VecMol

Published

3D Molecular Generation — Vector-Field Representations

Diffusion Model EGNN Vector Field Molecular Geometry

Proposed a novel vector-field representation for molecular generation by modeling continuous molecular fields instead of directly generating atomic coordinates. This approach enables more efficient and physically plausible 3D molecule generation. Accepted at ICML 2026.

Mass Spectrum ↔ Molecule Retrieval

In Progress

Cross-modal Retrieval for Metabolite Identification

DreaMS MoLFormer Contrastive Learning Retrieval

Developed a CLIP-style cross-modal retrieval framework that aligns tandem mass spectra with molecular representations.

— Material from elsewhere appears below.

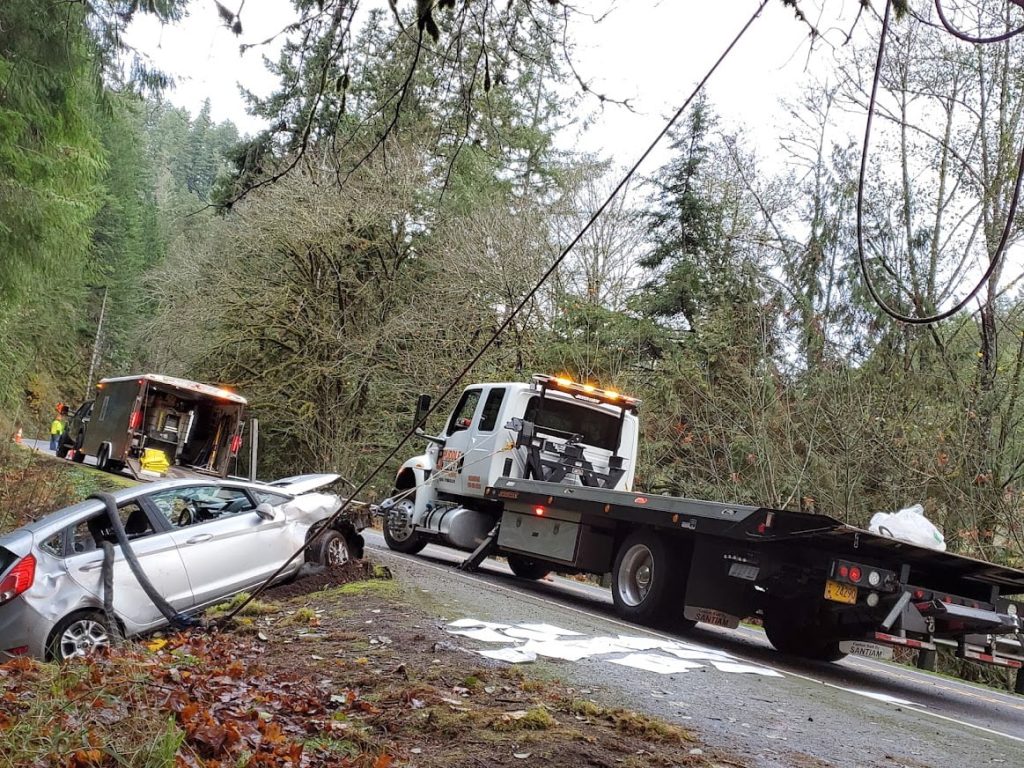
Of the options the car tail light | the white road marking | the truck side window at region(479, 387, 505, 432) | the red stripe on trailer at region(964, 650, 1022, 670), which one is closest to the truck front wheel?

This enables direct retrieval of candidate molecules from spectral queries, facilitating metabolite identification without requiring exhaustive database search.

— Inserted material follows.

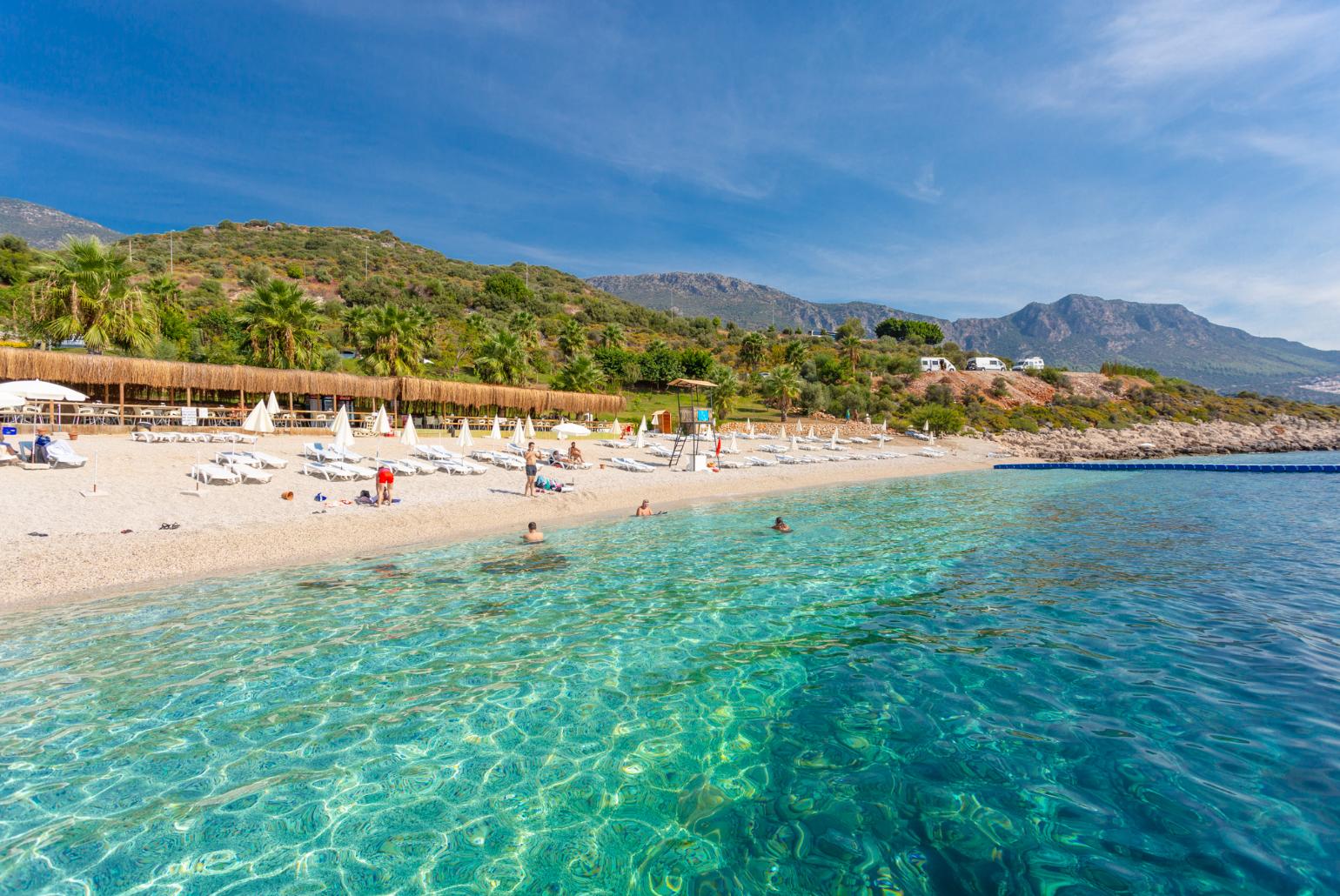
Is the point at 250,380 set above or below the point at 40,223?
below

Knowledge-guided Molecular Retrieval

Ongoing

Incorporating Chemical Priors into Retrieval Models

Fragmentation Chemistry Biological Prior Reaction Knowledge

Exploring how chemical fragmentation mechanisms and biological knowledge can be incorporated into retrieval models for metabolite identification. This project aims to move beyond pure embedding-based retrieval by integrating domain-specific reasoning about how molecules fragment and behave in biological systems. This is becoming the central project of my current research.

Graph Foundation Models

Shanghai AI Lab

LLM-driven Graph Data Generation

GraphGen LLM Synthetic Data Foundation Model

Contributed to GraphGen, a framework that enhances supervised fine-tuning for large language models with knowledge-driven synthetic graph data generation. This work explores how structured graph data can be generated and leveraged to improve LLM performance. Submitted to KDD and EMNLP.